Re: [PATCH v10 2/9] KVM: Introduce per-page memory attributes

From: Sean Christopherson
Date: Fri May 19 2023 - 15:58:28 EST


On Fri, May 19, 2023, Nicolas Saenz Julienne wrote:
> Hi Sean,
>
> On Fri May 19, 2023 at 6:23 PM UTC, Sean Christopherson wrote:
> > On Fri, May 19, 2023, Nicolas Saenz Julienne wrote:
> > > Hi,
> > >
> > > On Fri Dec 2, 2022 at 6:13 AM UTC, Chao Peng wrote:
> > >
> > > [...]
> > > > +The user sets the per-page memory attributes to a guest memory range indicated
> > > > +by address/size, and in return KVM adjusts address and size to reflect the
> > > > +actual pages of the memory range have been successfully set to the attributes.
> > > > +If the call returns 0, "address" is updated to the last successful address + 1
> > > > +and "size" is updated to the remaining address size that has not been set
> > > > +successfully. The user should check the return value as well as the size to
> > > > +decide if the operation succeeded for the whole range or not. The user may want
> > > > +to retry the operation with the returned address/size if the previous range was
> > > > +partially successful.
> > > > +
> > > > +Both address and size should be page aligned and the supported attributes can be
> > > > +retrieved with KVM_GET_SUPPORTED_MEMORY_ATTRIBUTES.
> > > > +
> > > > +The "flags" field may be used for future extensions and should be set to 0s.
> > >
> > > We have been looking into adding support for the Hyper-V VSM extensions
> > > which Windows uses to implement Credential Guard. This interface seems
> > > like a good fit for one of its underlying features. I just wanted to
> > > share a bit about it, and see if we can expand it to fit this use-case.
> > > Note that this was already briefly discussed between Sean and Alex some
> > > time ago[1].
> > >
> > > VSM introduces isolated guest execution contexts called Virtual Trust
> > > Levels (VTL) [2]. Each VTL has its own memory access protections,
> > > virtual processors states, interrupt controllers and overlay pages. VTLs
> > > are hierarchical and might enforce memory protections on less privileged
> > > VTLs. Memory protections are enforced on a per-GPA granularity.

**Given records**

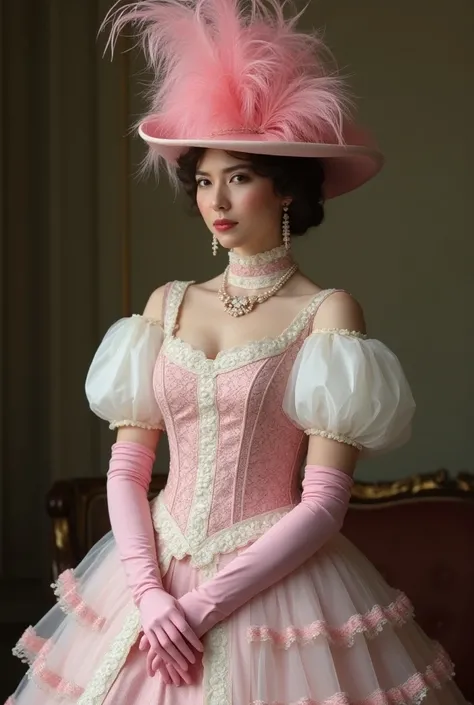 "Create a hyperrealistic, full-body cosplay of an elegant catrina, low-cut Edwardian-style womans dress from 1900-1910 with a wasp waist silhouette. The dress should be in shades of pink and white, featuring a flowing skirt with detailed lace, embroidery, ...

==

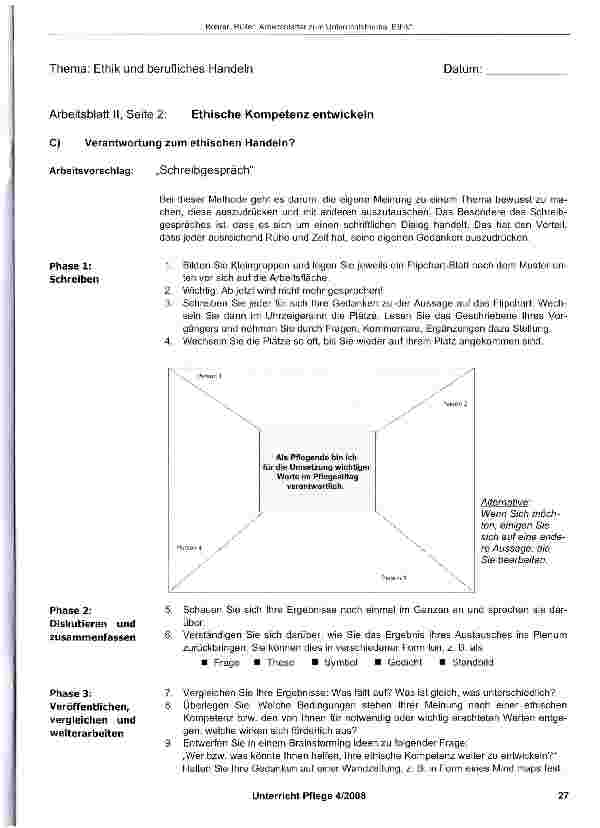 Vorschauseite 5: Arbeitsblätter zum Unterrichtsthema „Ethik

--

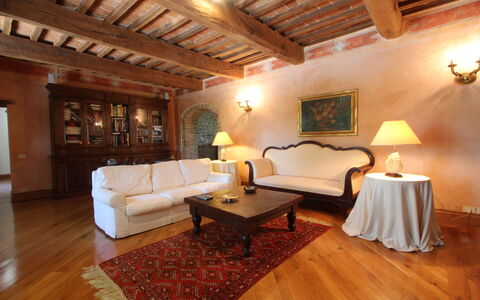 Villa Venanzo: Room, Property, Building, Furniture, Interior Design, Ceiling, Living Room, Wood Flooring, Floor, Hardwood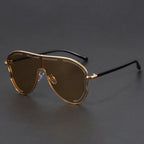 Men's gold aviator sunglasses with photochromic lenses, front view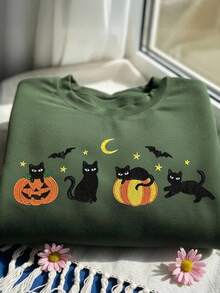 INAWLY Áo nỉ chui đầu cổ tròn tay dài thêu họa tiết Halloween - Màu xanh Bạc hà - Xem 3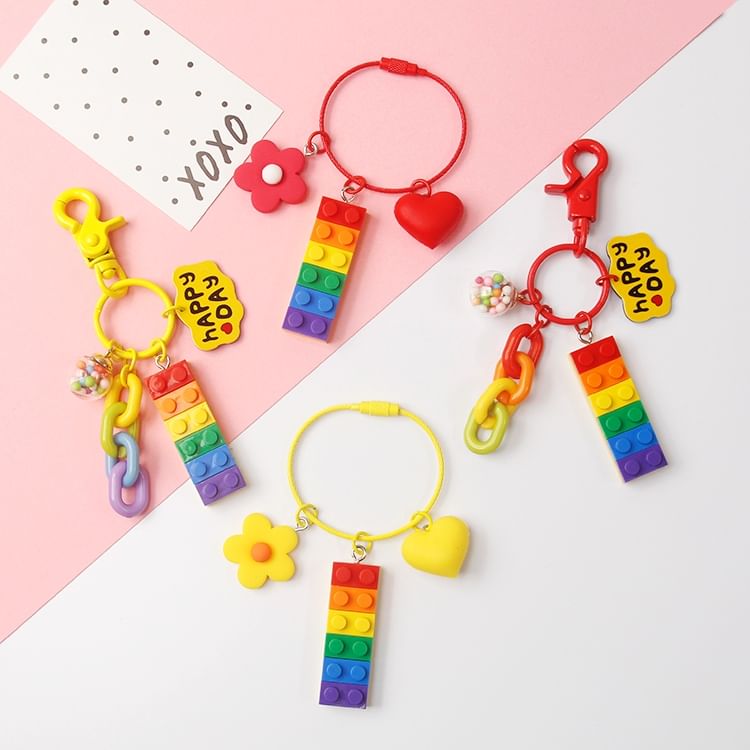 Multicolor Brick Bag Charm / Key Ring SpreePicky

**Task list**
A. In the KVM memory attributes email thread, list everything that each Virtual Trust Level is said to have its own of.
B. According to the KVM memory attributes email thread, at what granularity are VTL memory protections enforced?
C. Resume the KVM memory attributes email thread, picking up right after its final sentence.
The records have no connection to the text.

**Answer list**
A. Memory access protections, virtual processors states, interrupt controllers, overlay pages

B. They are enforced on a per-GPA granularity.

C.
> > >
> > > The list of possible protections is:
> > > - No access -- This needs a new memory attribute, I think.
> >
> > No, if KVM provides three bits for READ, WRITE, and EXECUTE, then userspace can
> > get all the possible combinations. E.g. this is RWX=000b
>
> That's not what the current implementation does, when attributes is
> equal 0 it clears the entries from the xarray:
>
> static int kvm_vm_ioctl_set_mem_attributes(struct kvm *kvm,
> struct kvm_memory_attributes *attrs)
> {
>
> entry = attrs->attributes ? xa_mk_value(attrs->attributes) : NULL;
> [...]
> for (i = start; i < end; i++)
> if (xa_err(xa_store(&kvm->mem_attr_array, i, entry,
> GFP_KERNEL_ACCOUNT)))
> break;
> }
>
> >From Documentation/core-api/xarray.rst:
>
> "There is no difference between an entry that has never
> been stored to, one that has been erased and one that has most recently
> had ``NULL`` stored to it."
>
> The way I understood the series, there needs to be a differentiation
> between no attributes (regular page fault) and no-access.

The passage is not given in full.